# Portal 2 Splitscreen Co-op



## Flight Sim Guy (Dec 19, 2011)

Hey guys, got a question. Does anyone here know how to play Portal 2 splitscreen co-op? I've Googled 'til I'm blue and everybody says you have to modify config files and a bunch of other stuff. I can do this, but I'm thinking that all of these instructions were written before they had splitscreen support for Portal 2, because it says in the game to just press X on the controller, but it doesn't work. I'm using a Logitech Chillstream.

Thanks, FSG


----------



## bwsealirl (Jan 10, 2010)

Hi, 

Not sure if this is still relevant but I did have the exact same problem, I wanted to play postal 2 splitscreen with one person using a logitech controller and the other using KB/M. First of all you will need to make sure your controller is being detected as a 360 controller by placing these: x360ce - XBOX 360 Controller emulator - Google Project Hosting files in with the binaries of portal 2. If this does work then your controller should be detected and work like an xbox 360 controller. If there are any problems with analogue sticks or anything like that it is best to sort them now. 
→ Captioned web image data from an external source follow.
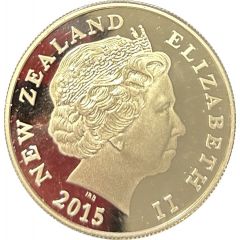 5 Dollars - Elizabeth II Huia Bird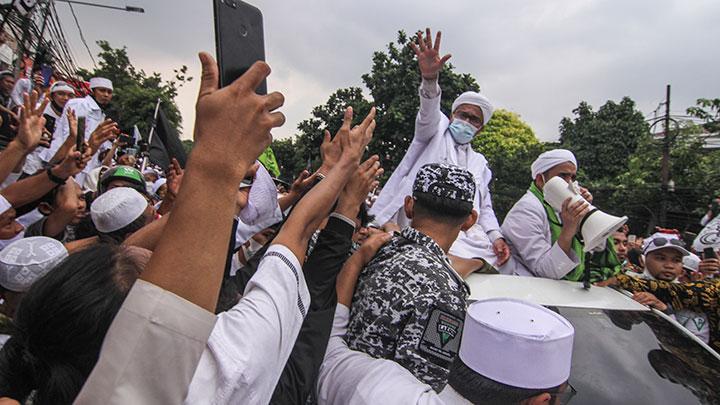 Rizieq Shihab: Penyidik Polda Metro Jaya Keberatan Keluarkan Surat Panggilan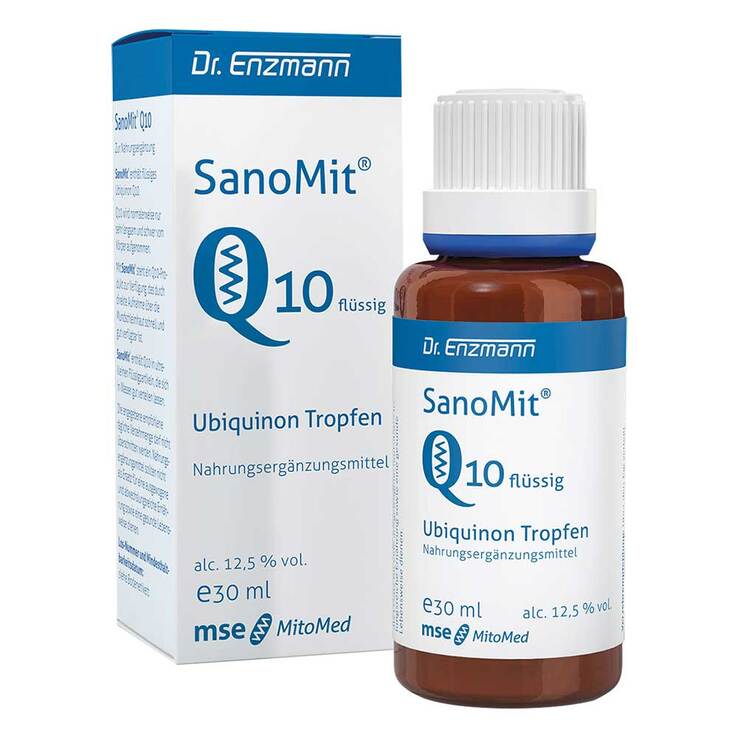 Sanomit Q10 Ubiquinon flüssig, 30 ml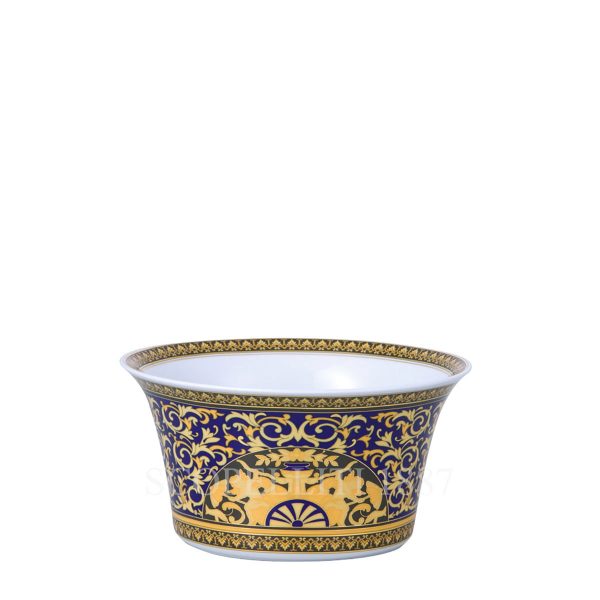 versace salad bowl medium medusa blue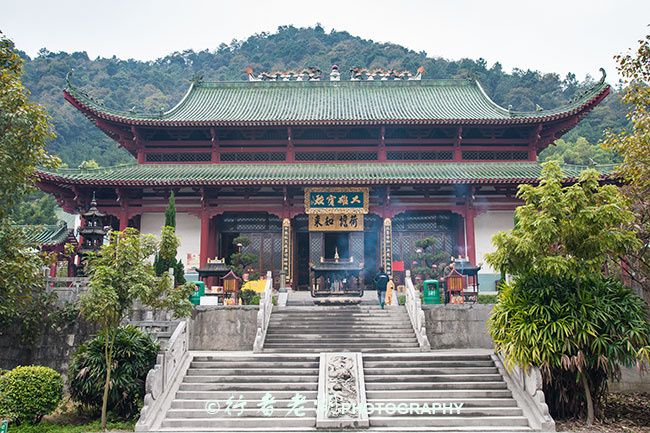 六祖寺，一个神奇的传说之地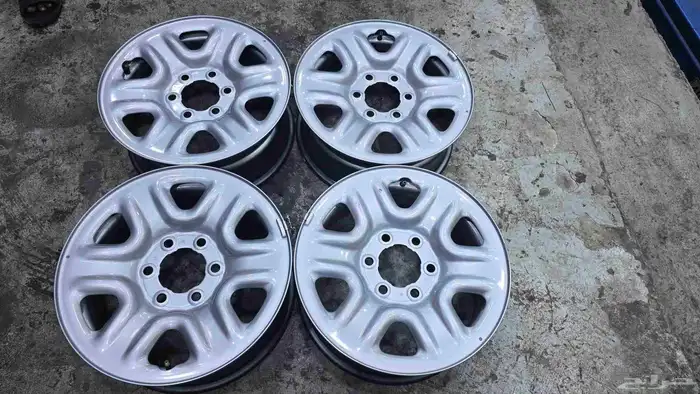 جنوط ديازل جيب لاندكروزر 2024 اصلي وكاله سته مسمار 6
Ok all going well you should be able to play portal 2's single player with the controller perfectly. If you select splitscreen but the game probably will not be able to detect your controller as a controller for player 2 (player 1 being the KB/M) to remedy this open up the command console with the tilde key (it might have to be enabled from options) and input this command: joy_remap_player_for_controller1 2 this should re-allocate the controller to player 2 and allow you to progress off the menu. I cant recall if this has to be done every time but I did manage to get it working before. 

Hopefully this will work and if you have any questions, please reply.


----------



## Flight Sim Guy (Dec 19, 2011)

Thanks, man. I actually haven't tried it in about a week, but when I get the chance I'll give it a try.:thanx:


----------



## Flight Sim Guy (Dec 19, 2011)

Okay, finally got a chance to check it out and, viola! Thanks, man. Do you know if you could do it with two KB/M?


----------